**To do**.
Below are records with pictures; copy word for word only the lines between the line with "scientific name: Cervus canadensis" and the line with "genus: Odocoileus", inclusive, and drop the pictures.
##########
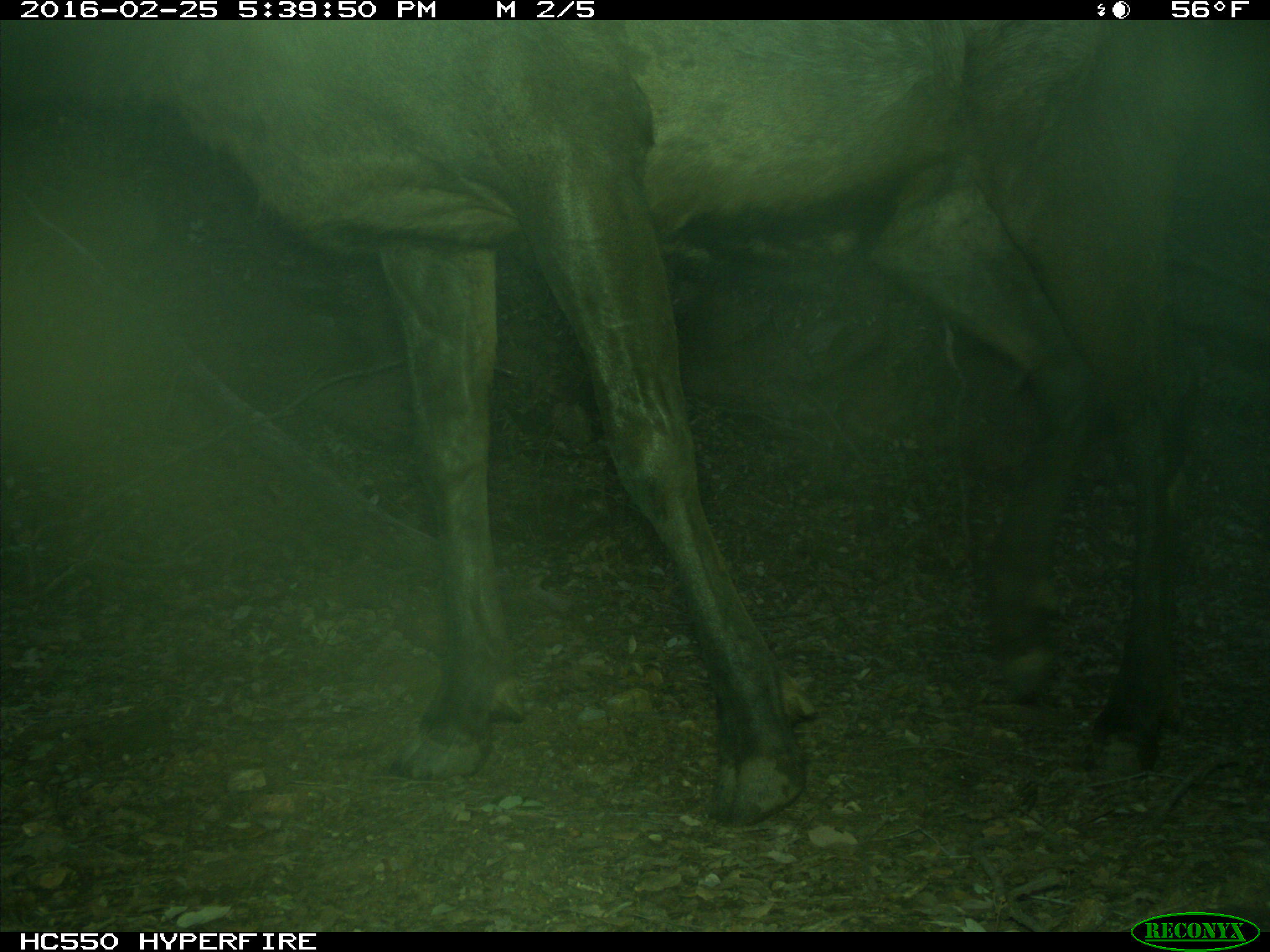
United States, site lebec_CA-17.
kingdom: Animalia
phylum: Chordata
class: Mammalia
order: Artiodactyla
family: Cervidae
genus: Cervus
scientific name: Cervus canadensis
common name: elk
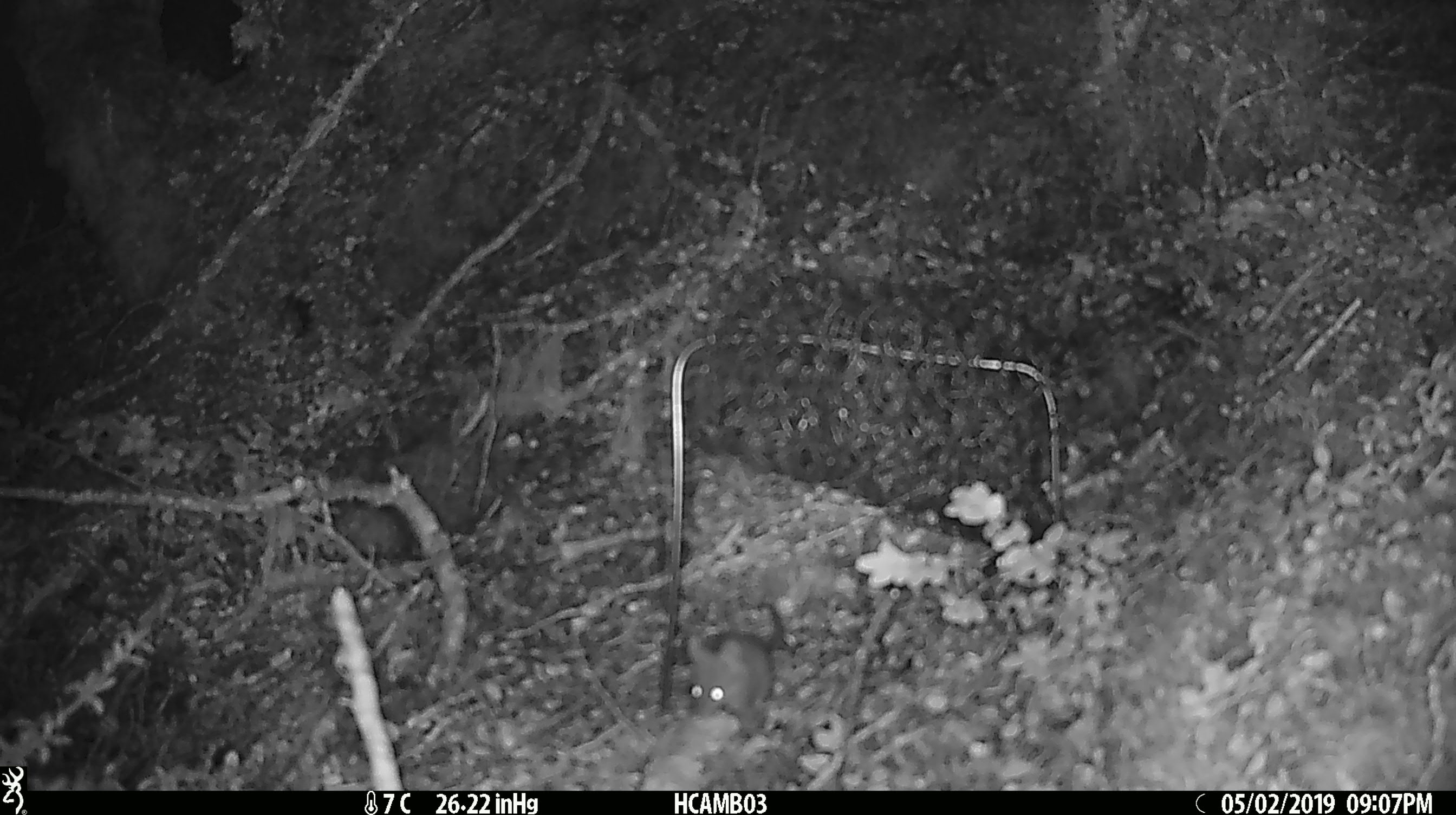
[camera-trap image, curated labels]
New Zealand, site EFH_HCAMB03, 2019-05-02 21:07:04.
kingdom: Animalia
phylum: Chordata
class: Mammalia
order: Rodentia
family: Muridae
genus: Mus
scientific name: Mus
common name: mouse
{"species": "mouse (Mus)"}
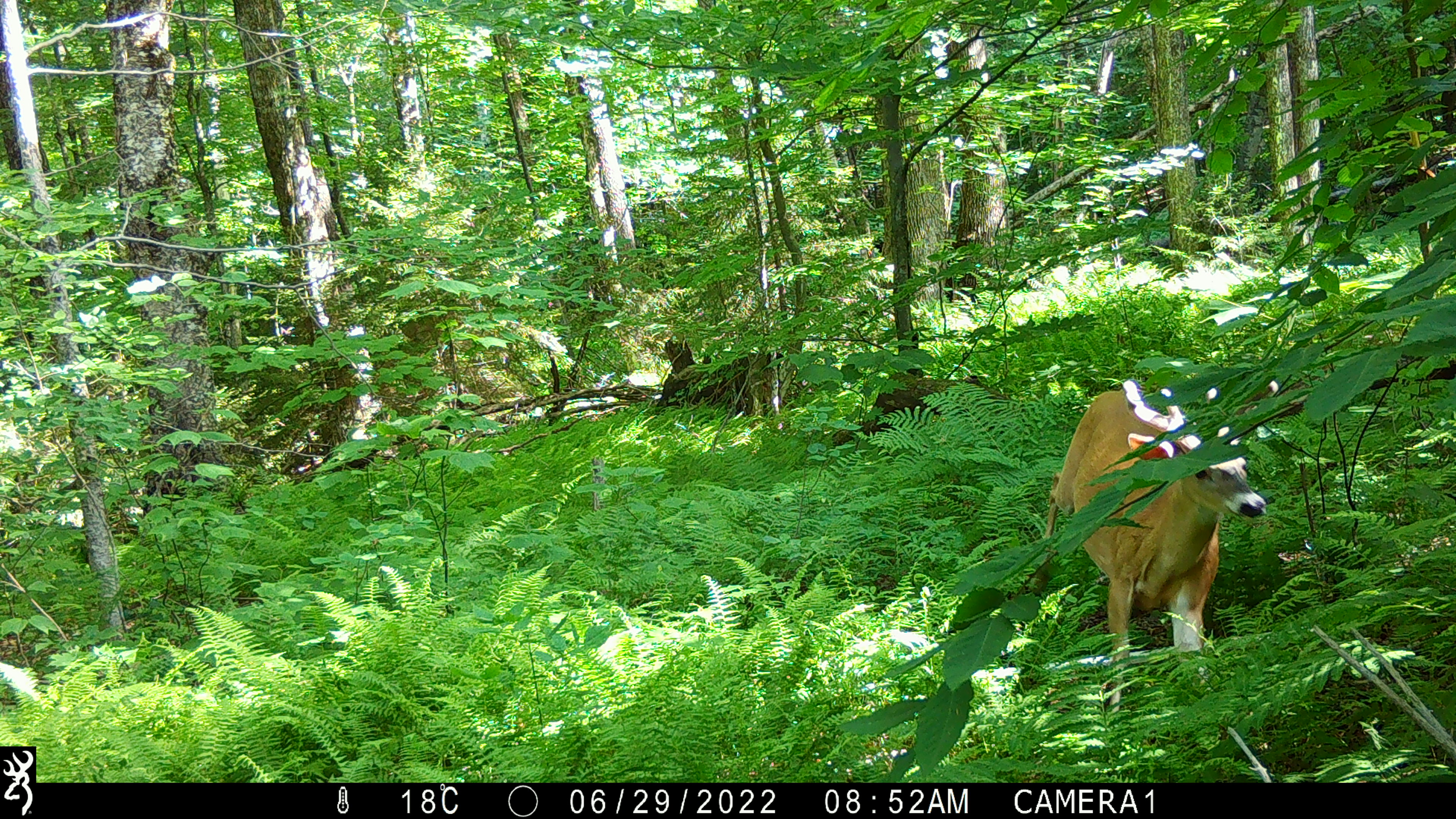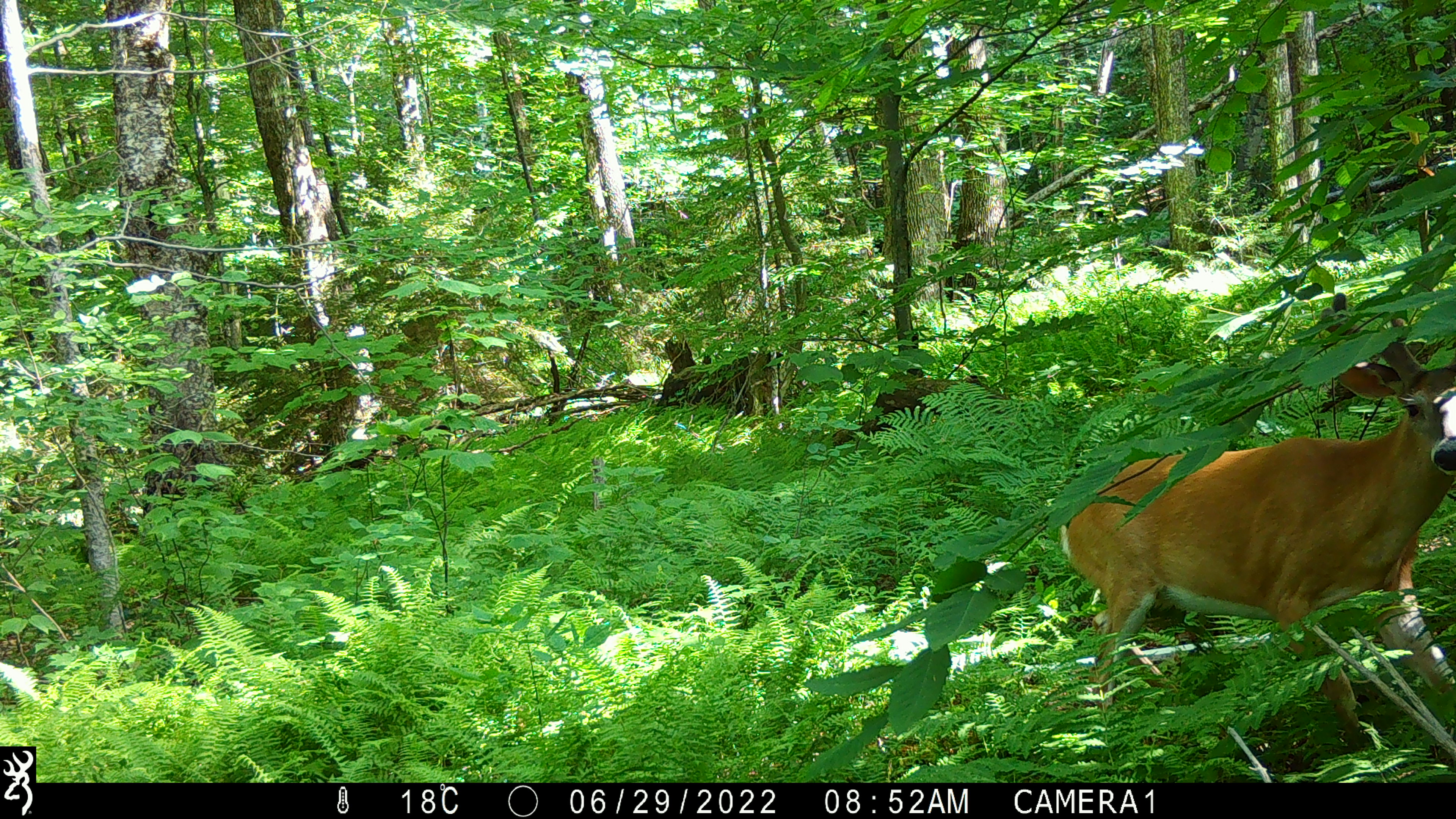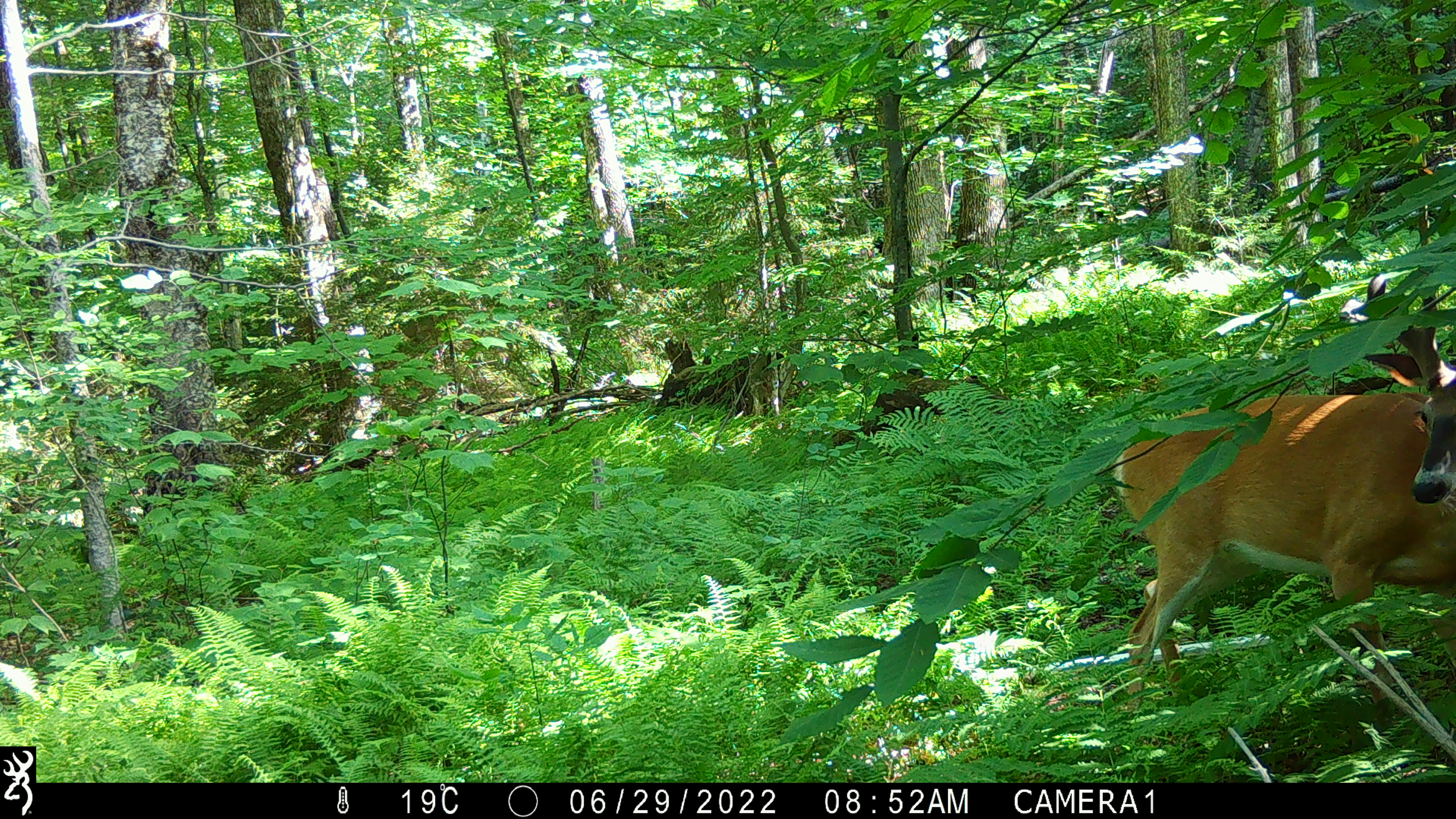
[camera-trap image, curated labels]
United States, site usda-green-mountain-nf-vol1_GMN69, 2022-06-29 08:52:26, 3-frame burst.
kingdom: Animalia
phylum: Chordata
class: Mammalia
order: Artiodactyla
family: Cervidae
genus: Odocoileus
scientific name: Odocoileus virginianus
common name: white-tailed deer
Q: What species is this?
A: White-tailed deer (Odocoileus virginianus).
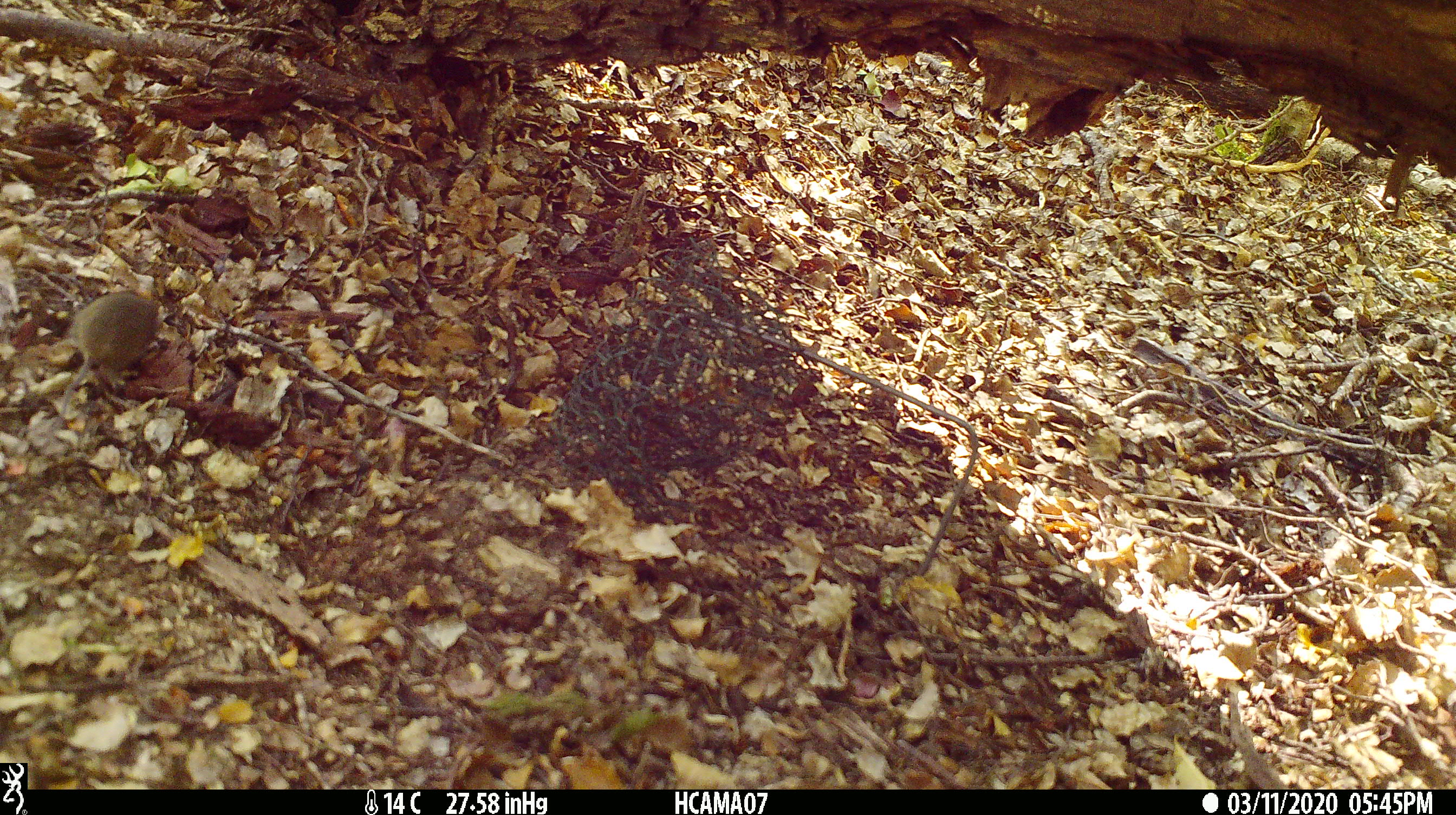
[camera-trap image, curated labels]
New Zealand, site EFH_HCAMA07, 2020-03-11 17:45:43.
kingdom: Animalia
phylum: Chordata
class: Mammalia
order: Rodentia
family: Muridae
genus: Mus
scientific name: Mus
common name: mouse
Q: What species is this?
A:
##########
**Reply to the exercise**.
scientific name: Cervus canadensis
common name: elk
[camera-trap image, curated labels]
New Zealand, site EFH_HCAMB03, 2019-05-02 21:07:04.
kingdom: Animalia
phylum: Chordata
class: Mammalia
order: Rodentia
family: Muridae
genus: Mus
scientific name: Mus
common name: mouse
{"species": "mouse (Mus)"}
[camera-trap image, curated labels]
United States, site usda-green-mountain-nf-vol1_GMN69, 2022-06-29 08:52:26, 3-frame burst.
kingdom: Animalia
phylum: Chordata
class: Mammalia
order: Artiodactyla
family: Cervidae
genus: Odocoileus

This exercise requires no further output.